Lars had gone to the school. He'd filed a report with Pat. He was confident that something would be done to rectify the situation, but really agitated that it had happened.

Pat has a friend named Kevin that he plays XBox with. Kevin is a sort of misfit kid. Scrawny and ungroomed. Unsupervised and foul-mouthed. Traits Pat is likely to overlook because of the XBox rivalry.

But Kevin evidently teamed up with two other punks and set about making Pat's life a little more miserable than necessary, and suddenly, Kevin was not only not playing Xbox with Pat, he was ostracizing him at the lunch table, and harassing at the lab table in science, and even resorted to hitting him on the school steps. Twice. Pat was bothered by the team approach, but really offended by Kevin. They were supposed to be friends.

And Pat is a gentle soul. Expects the best from people. Is stunned when people choose to be mean. Middle School is really not his scene.

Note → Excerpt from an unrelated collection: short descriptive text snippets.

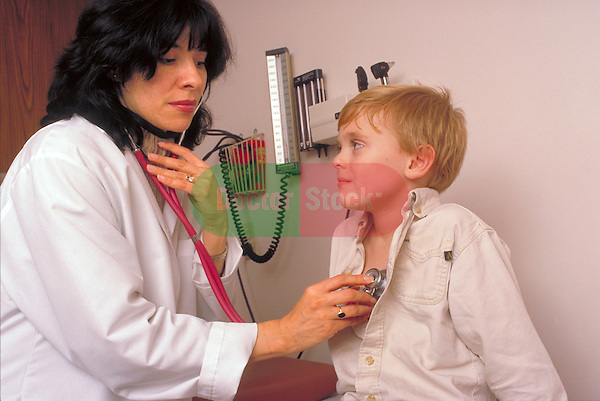 woman doctor examines heart of young boy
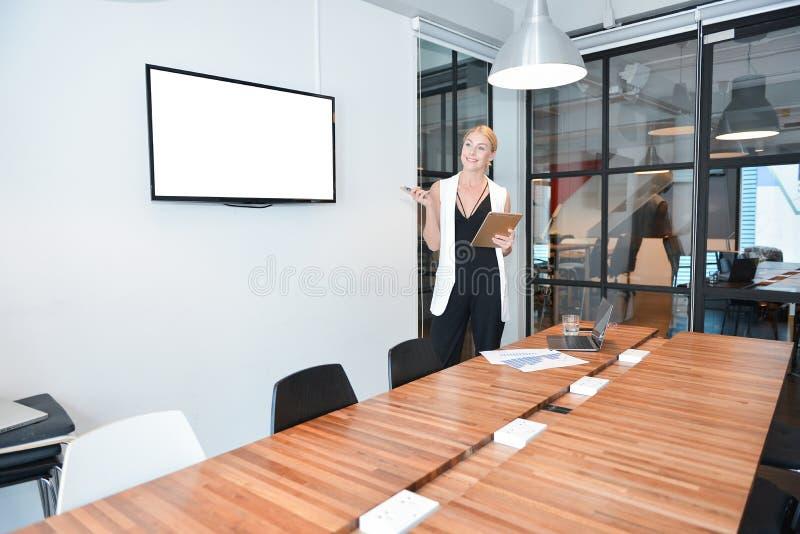 Femme blonde d'affaires présent un projet sur l'écran vide TV images libres de droits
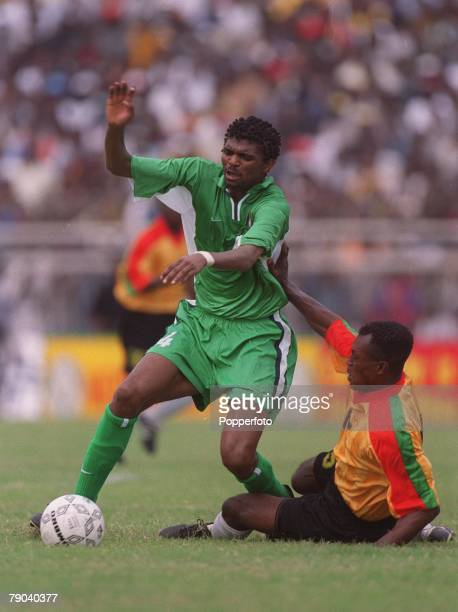 Football 2002 World Cup Qualifier Accra African Second Round Group B 11th March 2001 Ghana 0 v Nigeria 0 Nigeria's Nwankwo Kanu tries to take the...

So Lars completed the complaint form. He was a little concerned that the 7th grade principal, who pulls double duty as the school disciplinarian and is therefore involved in an 8th grade incident, seemed so excited at the chance to use the schools shiny new reporting form. (Oooohhh, we get to use the new blue form oh boy oh boy oh boy!) But he'd helped Pat complete the questions and carefully spell out "assault" and "harassed" and identify the three little punks who were involved, and name the ring leader.

Lars was cautiously optimistic that he'd put the situation to bed and had wanted me to know the details. Pat and Hil were coming back to me in two days and he owed me an explanation before the kids offered me their version. And he got a chance to go on and on about his parental heroism, natch.

But I was having a more visceral reaction. I longed to hug both kids and stroke their hair and tell them I could fix it all in record time. And I felt physically sick and fought back tears for hours. And when I felt like I could leave my office and speak without whimpering, I was surprised to realize how angry I'd become. Nothing frosts my cakes worse than feeling powerless. I wanted more than anything to make sure this was handled my way.

And the she-wolf in me, the mama bear we are all born with, the Estelle without a muzzle or a leash I can sometimes become was blood-thirsty.

In my heart, what I truly wanted to do was go to the school, walk into the cafeteria, and tap Kevin on the shoulder as he sat making snarky conversation with the other two future flunkies. And when he'd turn around, I'd rake my fingernails down his face and bloody it so badly that he'd spend the next month explaining that some lady did it to him because he was a nasty little piss ant with nothing but petty crime and jail sentences to look forward to.

Instead I took deep cleansing breaths, and began to do my homework on the subject of bullying.